* **WORK TO BE COMPLETED**: Please reproduce all of the material below line for line, without changing anything.

Data items
——

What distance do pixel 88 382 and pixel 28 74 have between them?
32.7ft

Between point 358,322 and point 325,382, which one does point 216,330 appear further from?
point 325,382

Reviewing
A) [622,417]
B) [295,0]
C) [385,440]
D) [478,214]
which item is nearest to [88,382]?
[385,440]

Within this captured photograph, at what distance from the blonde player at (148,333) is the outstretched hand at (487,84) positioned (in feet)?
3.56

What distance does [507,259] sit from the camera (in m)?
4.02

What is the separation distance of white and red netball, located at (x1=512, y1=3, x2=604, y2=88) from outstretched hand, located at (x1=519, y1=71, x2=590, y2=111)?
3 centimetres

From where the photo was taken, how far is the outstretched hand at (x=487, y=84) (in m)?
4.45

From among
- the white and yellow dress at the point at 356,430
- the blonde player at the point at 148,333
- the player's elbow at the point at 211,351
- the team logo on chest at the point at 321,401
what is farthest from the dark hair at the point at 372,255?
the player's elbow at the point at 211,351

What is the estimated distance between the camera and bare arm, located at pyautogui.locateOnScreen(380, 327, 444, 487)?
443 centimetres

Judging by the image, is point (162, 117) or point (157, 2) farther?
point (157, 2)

——

* **THE OUTPUT**:
What distance do pixel 88 382 and pixel 28 74 have between them?
32.7ft

Between point 358,322 and point 325,382, which one does point 216,330 appear further from?
point 325,382

Reviewing
A) [622,417]
B) [295,0]
C) [385,440]
D) [478,214]
which item is nearest to [88,382]?
[385,440]

Within this captured photograph, at what distance from the blonde player at (148,333) is the outstretched hand at (487,84) positioned (in feet)?
3.56

What distance does [507,259] sit from the camera (in m)?
4.02

What is the separation distance of white and red netball, located at (x1=512, y1=3, x2=604, y2=88) from outstretched hand, located at (x1=519, y1=71, x2=590, y2=111)?
3 centimetres

From where the photo was taken, how far is the outstretched hand at (x=487, y=84) (in m)?
4.45

From among
- the white and yellow dress at the point at 356,430
- the blonde player at the point at 148,333
- the player's elbow at the point at 211,351
- the team logo on chest at the point at 321,401
what is farthest from the dark hair at the point at 372,255?
the player's elbow at the point at 211,351

What is the estimated distance between the camera and bare arm, located at pyautogui.locateOnScreen(380, 327, 444, 487)?
443 centimetres

Judging by the image, is point (162, 117) or point (157, 2) farther?
point (157, 2)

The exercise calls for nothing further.